Township in Ohio, US

Van Buren Township is one of the fourteen townships of Shelby County, Ohio, United States. The 2020 census found 2,083 people in the township.

==Geography==
Located in the northwestern corner of the county, it borders the following townships:
- Washington Township, Auglaize County - north
- Pusheta Township, Auglaize County - northeast corner
- Dinsmore Township - east
- Franklin Township - southeast
- Turtle Creek Township - south
- McLean Township - southwest, east of Jackson Township
- Jackson Township, Auglaize County - southwest corner, west of McLean Township
- German Township, Auglaize County - west
- Saint Marys Township, Auglaize County - northwest

The village of Kettlersville lies in central Van Buren Township and the unincorporated community of McCartyville is located in the township's south.

==Name and history==
Statewide, other Van Buren Townships are located in Darke, Hancock, Putnam counties.

§ **EXTRACTED DATA**
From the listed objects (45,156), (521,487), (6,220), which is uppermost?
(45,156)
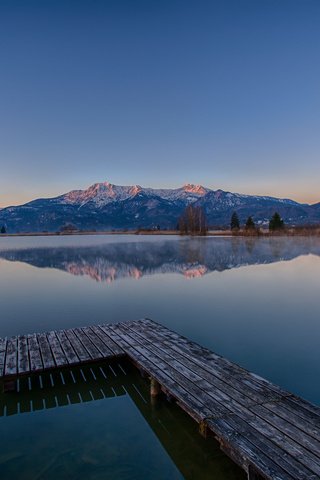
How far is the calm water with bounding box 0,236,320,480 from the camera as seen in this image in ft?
18.8

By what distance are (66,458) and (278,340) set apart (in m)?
7.33

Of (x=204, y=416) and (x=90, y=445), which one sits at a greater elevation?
(x=204, y=416)

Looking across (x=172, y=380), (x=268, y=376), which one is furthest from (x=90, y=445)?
(x=268, y=376)

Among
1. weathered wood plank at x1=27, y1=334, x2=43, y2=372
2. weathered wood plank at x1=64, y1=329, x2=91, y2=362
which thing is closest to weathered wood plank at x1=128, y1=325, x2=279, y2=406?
weathered wood plank at x1=64, y1=329, x2=91, y2=362

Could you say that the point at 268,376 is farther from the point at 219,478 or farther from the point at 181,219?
the point at 181,219

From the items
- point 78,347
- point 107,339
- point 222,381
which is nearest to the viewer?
point 222,381

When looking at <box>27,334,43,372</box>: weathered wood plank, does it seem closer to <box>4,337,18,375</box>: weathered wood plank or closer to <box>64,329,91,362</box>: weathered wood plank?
<box>4,337,18,375</box>: weathered wood plank

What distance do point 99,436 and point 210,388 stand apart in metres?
2.25

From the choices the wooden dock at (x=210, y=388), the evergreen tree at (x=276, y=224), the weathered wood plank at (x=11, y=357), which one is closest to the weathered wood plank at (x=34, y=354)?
the wooden dock at (x=210, y=388)

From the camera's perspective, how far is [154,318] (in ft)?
45.1

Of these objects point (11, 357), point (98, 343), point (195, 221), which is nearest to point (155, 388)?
point (98, 343)

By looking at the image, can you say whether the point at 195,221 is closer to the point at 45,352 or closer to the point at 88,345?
the point at 88,345

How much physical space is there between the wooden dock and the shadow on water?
16.4 inches

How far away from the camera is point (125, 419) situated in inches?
275
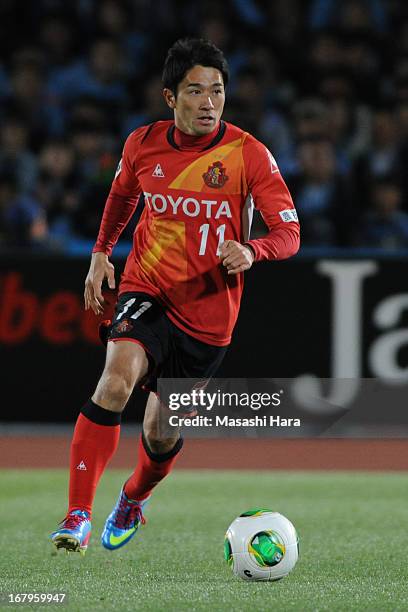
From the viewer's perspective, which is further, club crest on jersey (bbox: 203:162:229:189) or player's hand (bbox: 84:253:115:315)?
player's hand (bbox: 84:253:115:315)

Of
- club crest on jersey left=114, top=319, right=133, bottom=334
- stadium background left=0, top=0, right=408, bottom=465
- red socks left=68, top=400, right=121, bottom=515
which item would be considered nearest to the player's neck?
club crest on jersey left=114, top=319, right=133, bottom=334

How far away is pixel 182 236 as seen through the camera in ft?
17.3

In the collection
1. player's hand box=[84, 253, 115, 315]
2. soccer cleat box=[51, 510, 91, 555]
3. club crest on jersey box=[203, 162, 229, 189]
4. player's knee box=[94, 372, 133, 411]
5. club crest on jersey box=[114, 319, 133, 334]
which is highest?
club crest on jersey box=[203, 162, 229, 189]

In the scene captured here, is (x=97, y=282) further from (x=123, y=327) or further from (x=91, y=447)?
(x=91, y=447)

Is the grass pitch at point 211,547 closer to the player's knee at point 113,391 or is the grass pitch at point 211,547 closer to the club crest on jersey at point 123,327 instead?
the player's knee at point 113,391

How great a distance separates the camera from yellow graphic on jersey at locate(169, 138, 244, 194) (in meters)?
5.25

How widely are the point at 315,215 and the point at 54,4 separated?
477 cm

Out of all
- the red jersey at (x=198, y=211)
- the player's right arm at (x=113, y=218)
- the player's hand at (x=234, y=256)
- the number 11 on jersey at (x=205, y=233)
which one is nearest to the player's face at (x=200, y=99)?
the red jersey at (x=198, y=211)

§ **USING THE INFORMATION**
A. Revise the Van Buren Township text, everything from "The village of" down to "Hancock, Putnam counties.", so that "central" becomes "eastern" and the rest stays the same.
B. Extend the Van Buren Township text by continuing it past its last sentence.

§ **RESULTS FOR THE EXERCISE**
A.
The village of Kettlersville lies in eastern Van Buren Township and the unincorporated community of McCartyville is located in the township's south.

==Name and history==
Statewide, other Van Buren Townships are located in Darke, Hancock, Putnam counties.

B.
Van Buren township was organized on December 1, 1834.

==Government==
The township is governed by a three-member board of trustees, who are elected in November of odd-numbered years to a four-year term beginning on the following January 1. Two are elected in the year after the presidential election and one is elected in the year before it. There is also an elected township fiscal officer, who serves a four-year term beginning on April 1 of the year after the election, which is held in November of the year before the presidential election. Vacancies in the fiscal officership or on the board of trustees are filled by the remaining trustees.